When she reached the second floor, she knocked at flat number 87 and the door opened to reveal a tall woman in her early seventies, much less rat-faced than her profile picture had suggested, although she peered at Heather with faintly anxious eyes. She was wearing a khaki-green knitted cardigan that came down to her knees, the sleeves of which were dotted with flecks of paint. Her hair, which was a solid gun-metal gray, was held away from her eyes with a pink plastic Alice band.
“Miss Evans?”
“Heather, please.” Heather smiled warmly and shifted the strap of her bag to sit more comfortably over her shoulder. “Are you still okay for a chat, Ms. Whittaker?”
Pamela Whittaker waved her in. The flat was cramped, the orange and brown wallpaper peeling away from the walls where it wasn’t covered in picture frames.

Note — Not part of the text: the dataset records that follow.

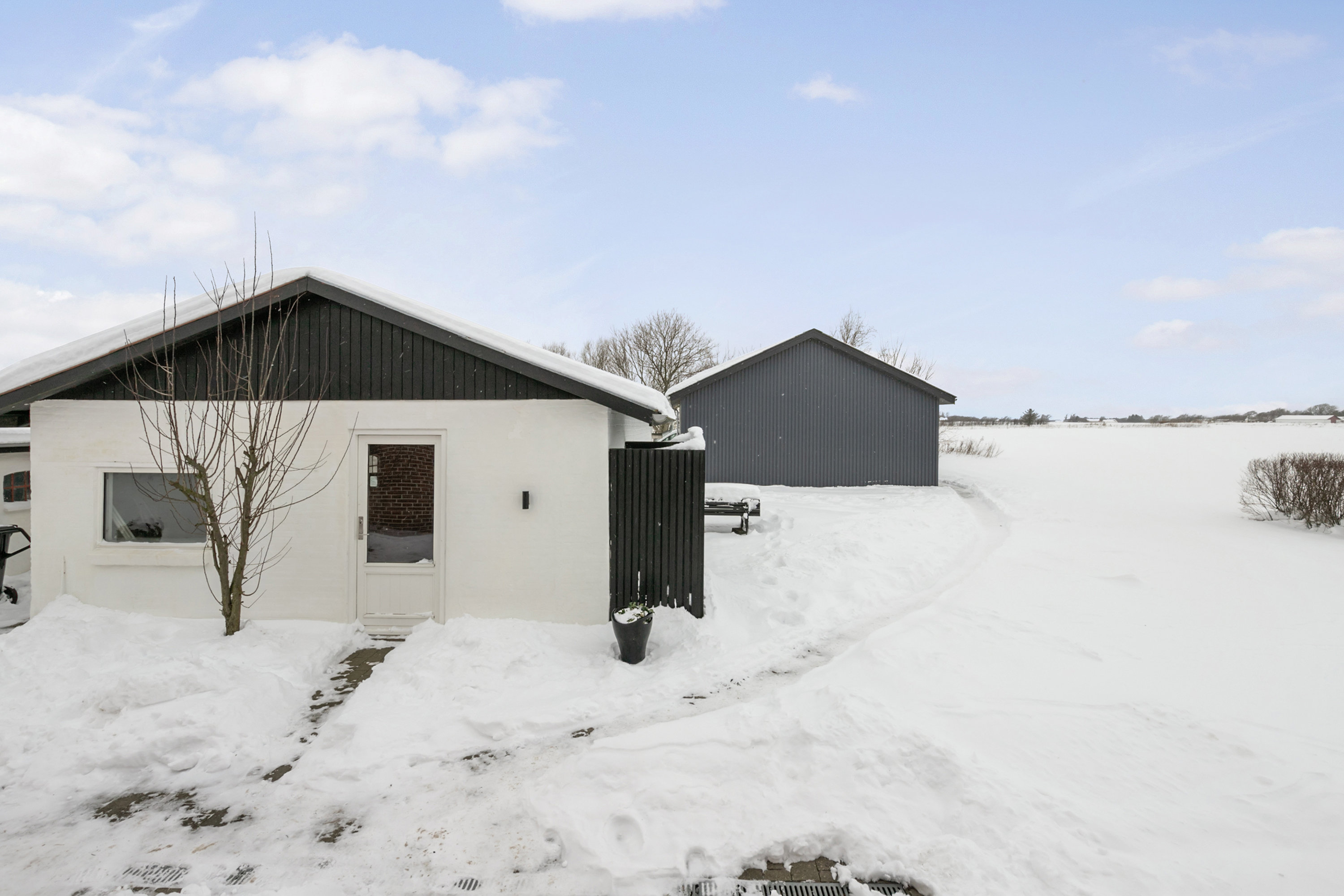 Fremhævet facade billede i fuldskærmstilstand. Billede af Vesterheden 3, 9760 Vrå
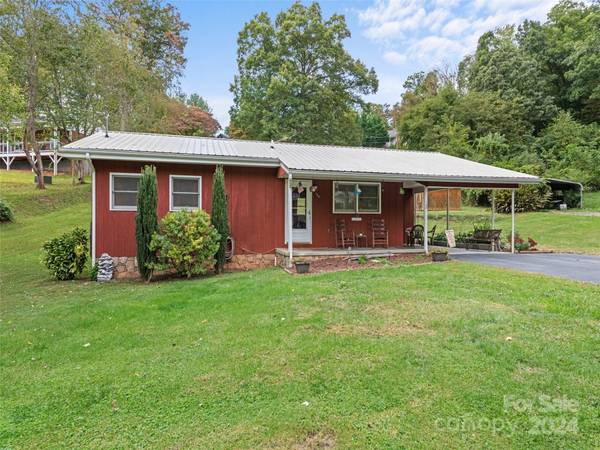 769 East ST, Waynesville, NC 28786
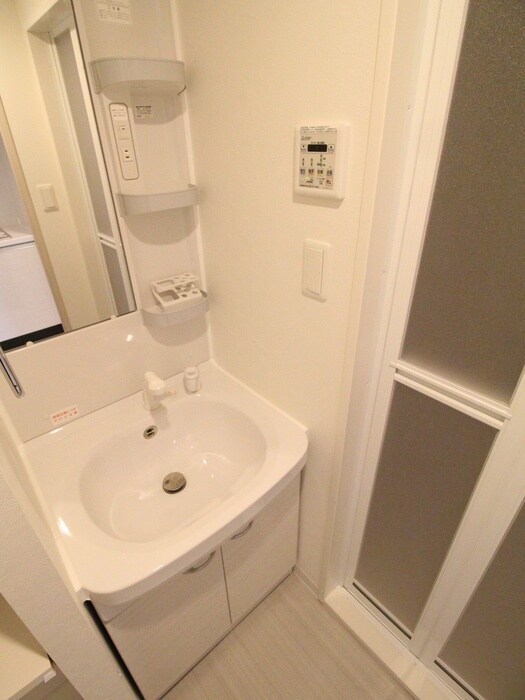 ﾌｧｰｽﾄﾌｨｵｰﾚ神戸湊町(905)の物件内観写真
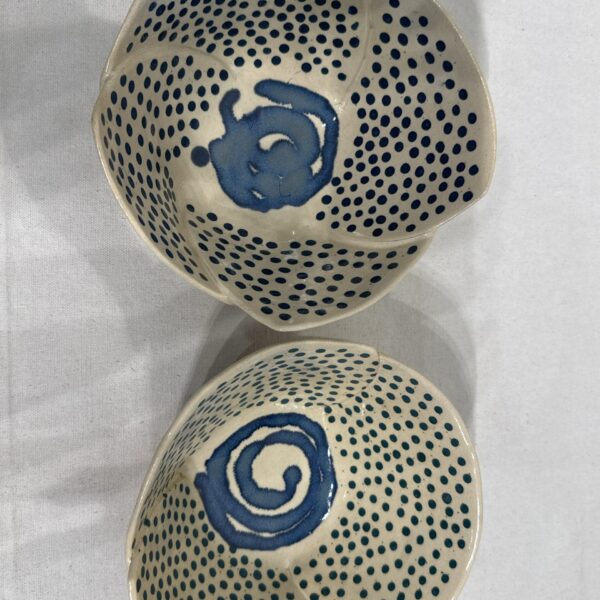 Dotted bowl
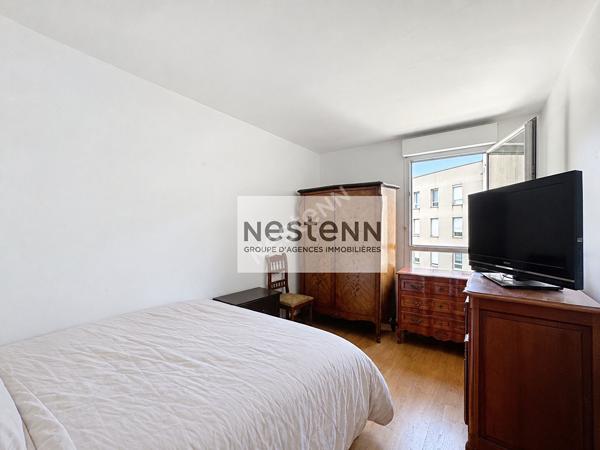 Ermont Centre, à 2 min à pied de la gare CERNAY RER C/Transilien, T3 de 65m² avec balcon, parking en sous-sol et ascenseur, à rafraîchir.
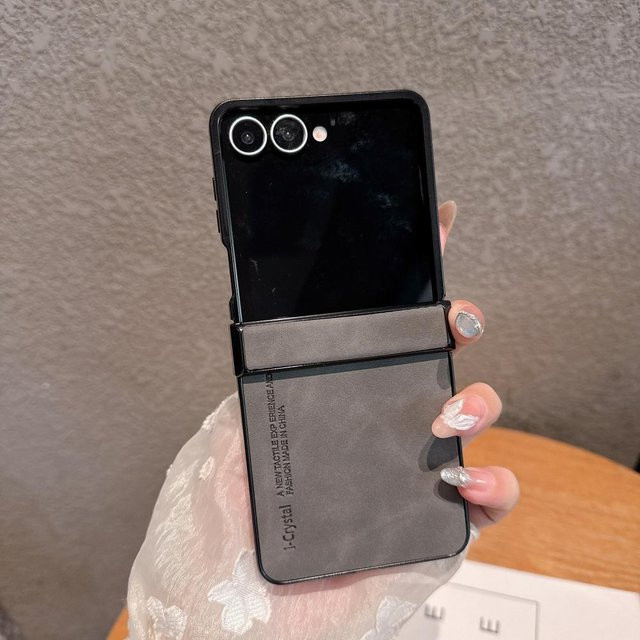 Samsung Business Schutzhülle für Galaxy Z Flip7 und Galaxy Z Flip 6 aus mattem PU-Leder in Schwarz mit Scharnier-Schutz - Bild 1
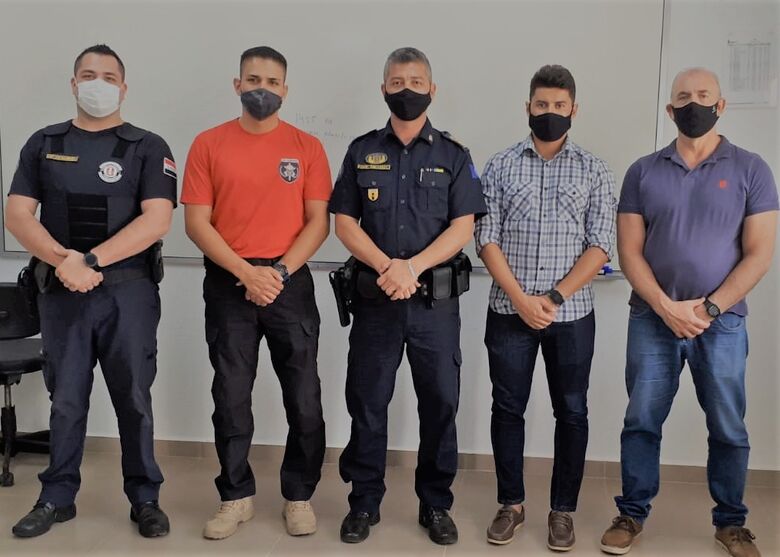 Guardas municipais participam do curso de capacitação de armeiros - Crédito: divulgação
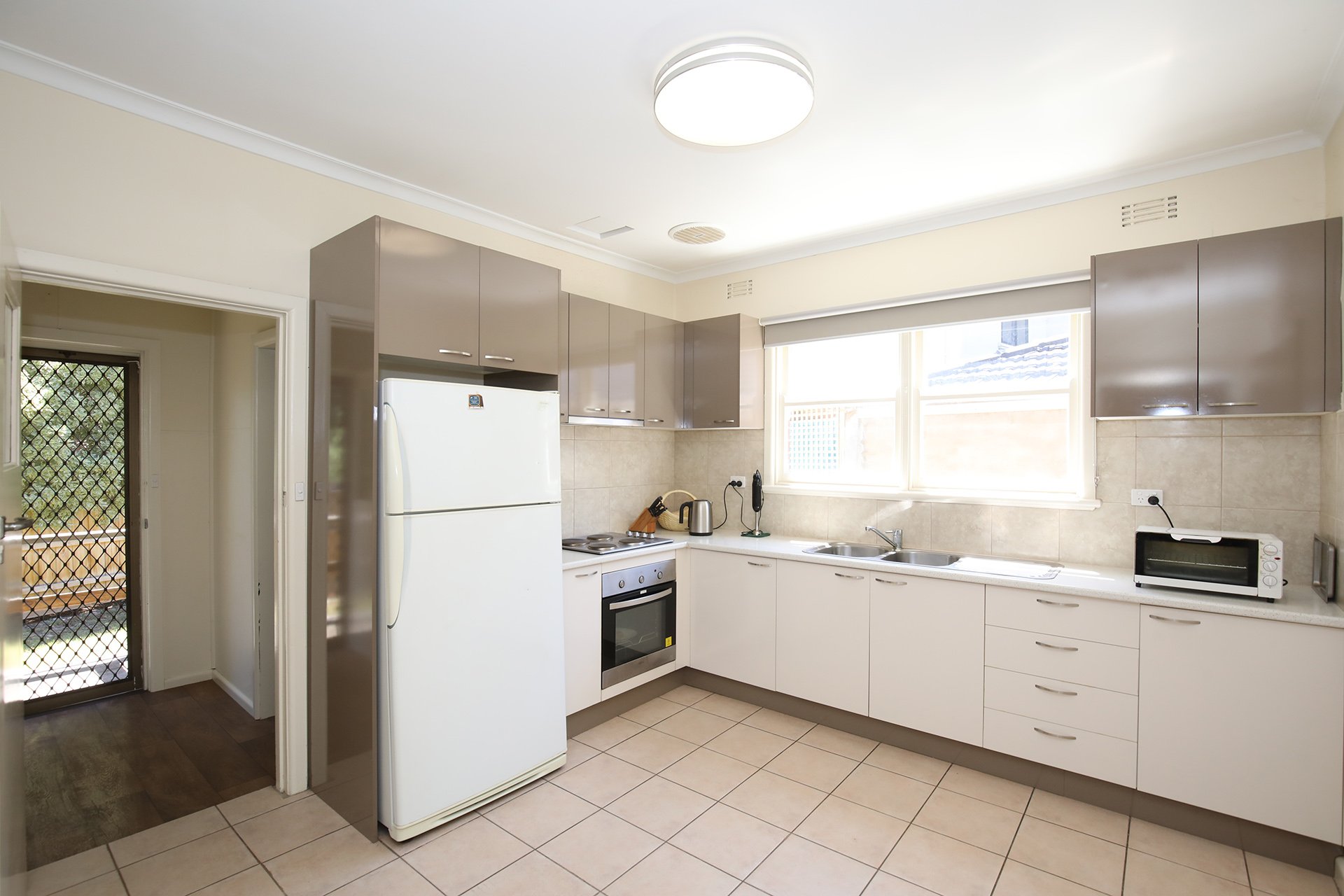 39-41 Rose Avenue, Bulleen image 2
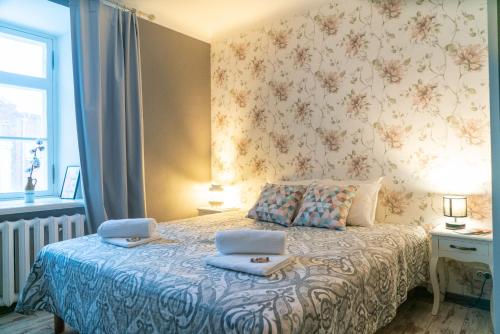 1 dormitorio con 1 cama con 2 almohadas en Godart Rooms Guesthouse en Tallin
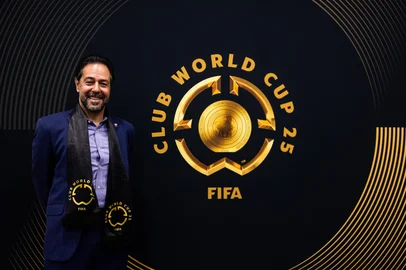 Luiz Muzzi , Copa do Mundo , MLS<!-- NICAID(16197748) -->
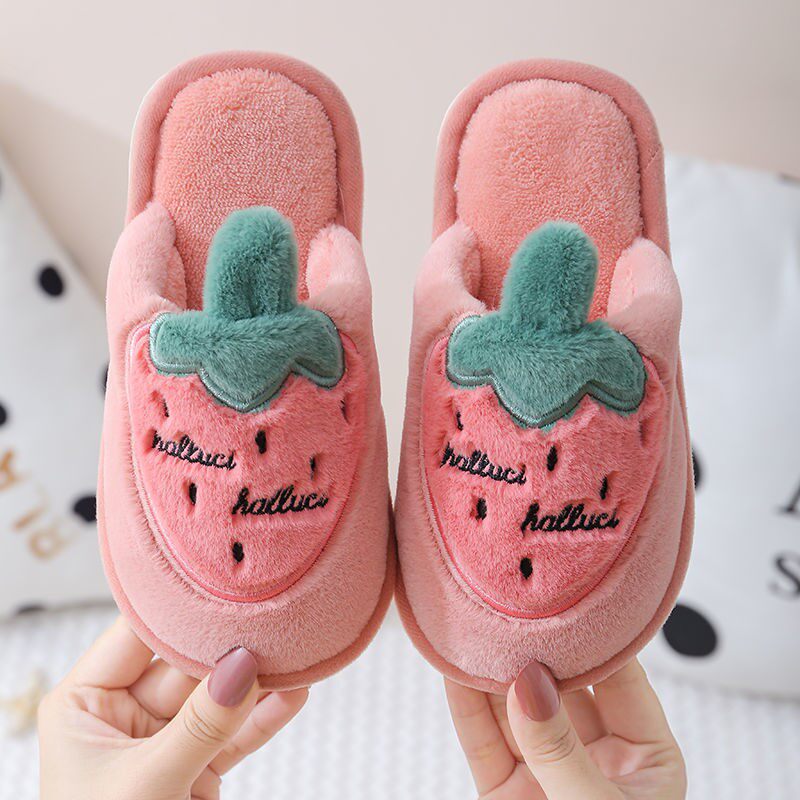 Children's cotton slippers male and female children One family of three children with cute non-slip soft bottom indoor thick bottom floor slippers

“Tea? Coffee?” Pamela Whittaker waved her toward a sofa. The living room was crowded with the usual stuff, chairs and cabinets and coffee tables, all supplemented with easels and rolls of paper, palettes crusted with browns and greens, mugs turned rainbow-like with daubs of paint. On an occasional table near the sofa Heather caught sight of a large framed photo, clearly given pride of place among the general chaos, showing a younger Pamela Whittaker with her arms around a short, curvy woman. Somewhere in among the mess a television screen held it all within its single black eye. “Squash? I have some cordial somewhere here …”
“Tea would be great, thank you.”
Pamela vanished through a narrow doorway, then reappeared almost instantly with two mugs of steaming tea—she must, Heather reasoned, have had the pot brewing already. Pamela seated herself on a chair opposite, sitting forward with her mug clutched between her hands.
“I saw your work online, Ms. Whittaker, and I thought it was great. Very compelling, atmospheric. I’m putting together a story about Fiddler’s Mill, and I thought it would be really interesting to get an artist’s point of view.”
A variety of emotions passed over Pamela’s face, and Heather watched closely, trying to match them up. Pleasure at the praise of her work. Uncertainty, maybe even fear, at the mention of Fiddler’s Mill. And pride at being called an artist. Pamela leaned forward, staring down into her tea.
“Yes well, thank you. I, well, I am entirely self-taught, you see. Parents couldn’t afford to send me to art college, so I did it on the side. It’s been, it’s been my life’s work. Capturing, capturing the true face of nature, you see. The rawness of it.”
Heather nodded seriously, as though she had any idea what she meant by this. She had interviewed a few people when she’d been working at the paper, and the key was heavily loading the front end with flattery—people always liked to talk about themselves. It was the subject they knew best, after all.
“That’s so interesting. You continue to work, I’m glad to see. Do you still largely work with the pastoral landscape?